PRAGUE — The Czech Republic’s central bank on Thursday cut its key interest rate for the eighth time in a row as inflation remains low and as the economy is making a slow recovery.
The cut, which had been predicted by analysts, brought the interest rate down by a quarter of a percentage point to 4%.
The bank started to trim borrowing costs by a quarter-point on Dec. 21, the first cut since June 22, 2022. Further cuts of half a percentage point followed on Feb. 8, March 20, May 2, and June 27. Cuts of a quarter of a percentage point came on Aug. 1 and Sept. 25.
The size of the Czech economy was 1.3% up year-on-year in the third quarter of 2024, an increase of 0.3% compared with the previous three months, according to the national statistics office.
Inflation was at 2.6% year-on-year in September, and down by 0.4%, compared with August. The bank’s target is 2%.

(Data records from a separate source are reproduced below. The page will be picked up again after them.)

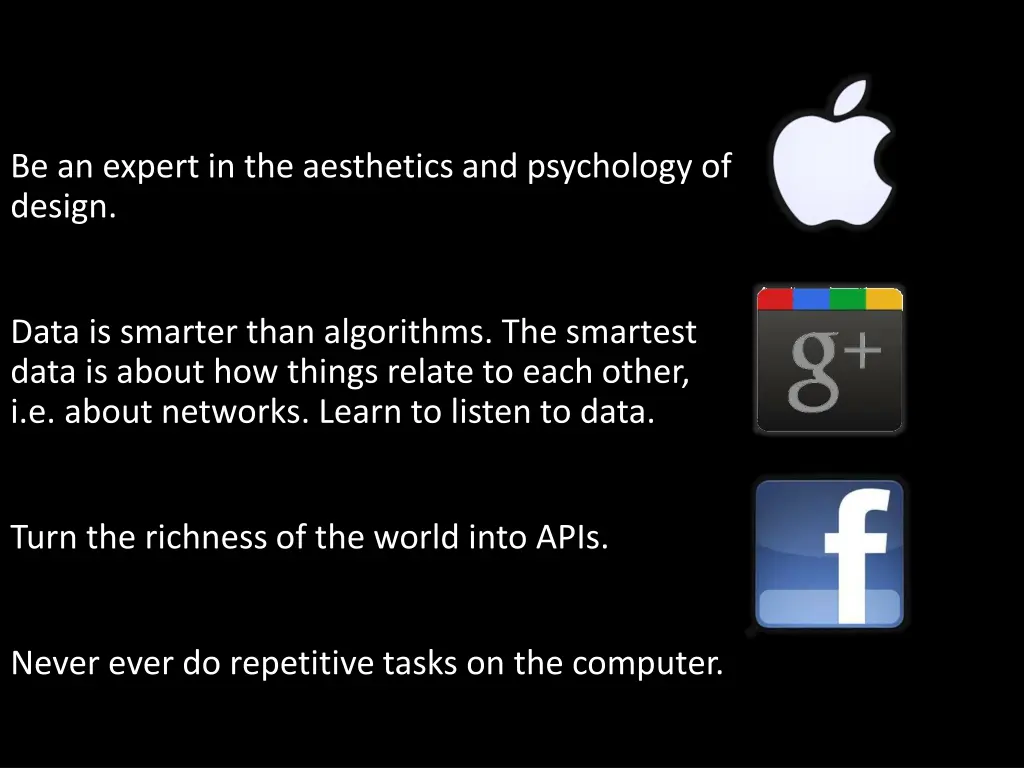 Be an expert in the aesthetics and psychology of design.

Data is smarter than algorithms. The smartest data is about how things relate to each other, i.e. about networks. Learn to listen to data.

Turn the richness of the world into APIs.

Never ever do repetitive tasks on the computer.

g+

f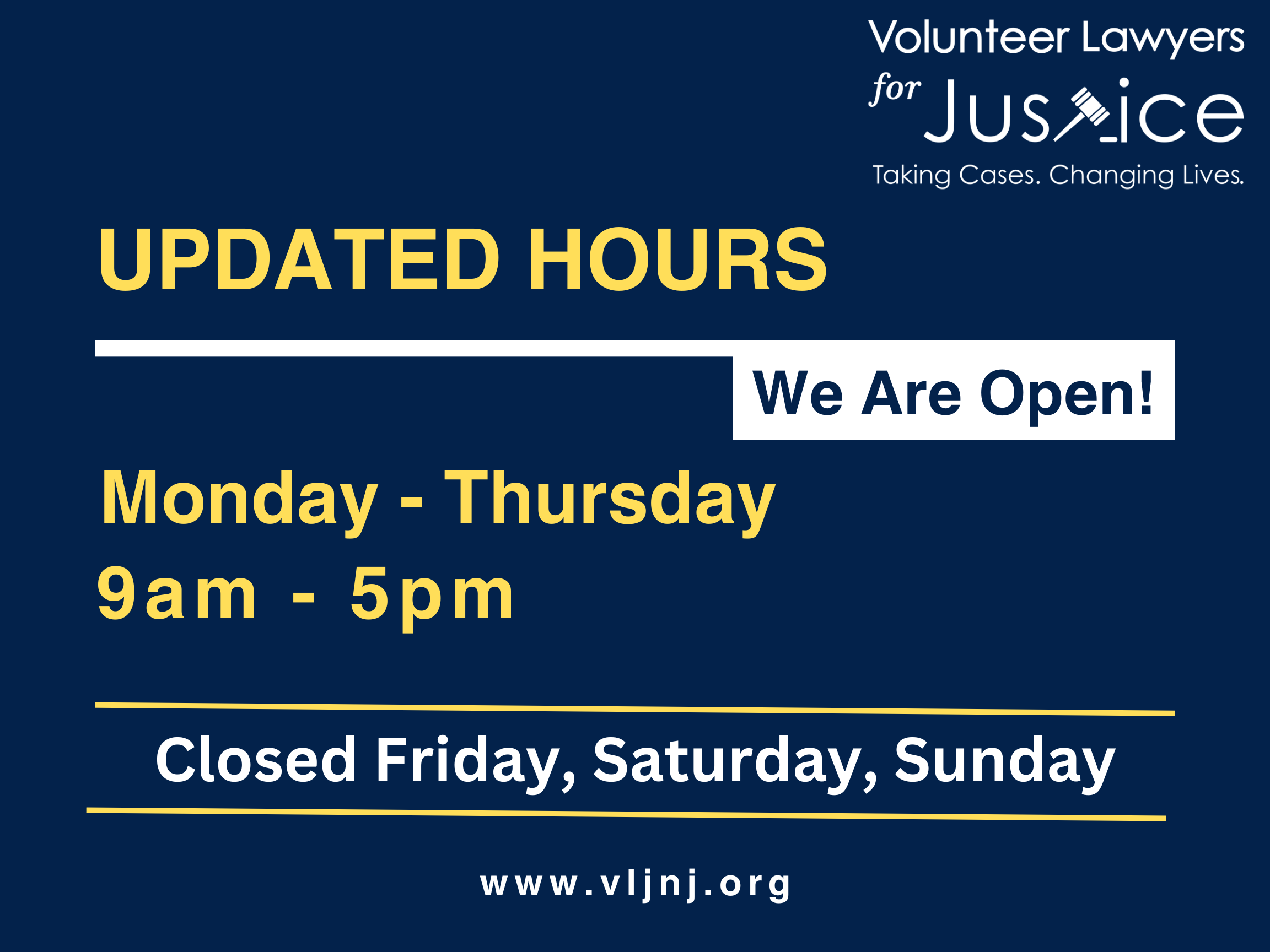 Volunteer Lawyers for Justice
Taking Cases. Changing Lives.

UPDATED HOURS

We Are Open!

Monday - Thursday
9am - 5pm

Closed Friday, Saturday, Sunday

www.vljnj.org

The European Central Bank, which sets interest rates for the 20 countries that use the euro currency, cut borrowing costs from 3.5% to 3.25% on Oct 17, its third reduction of its benchmark rate since June.
The U.S. Federal Reservewas set on Thursday to reduce its key interest rate for a second straight time, responding to a steady slowdown of the inflationary pressures that exasperated many Americans and contributed to Donald Trump’s presidential election victory.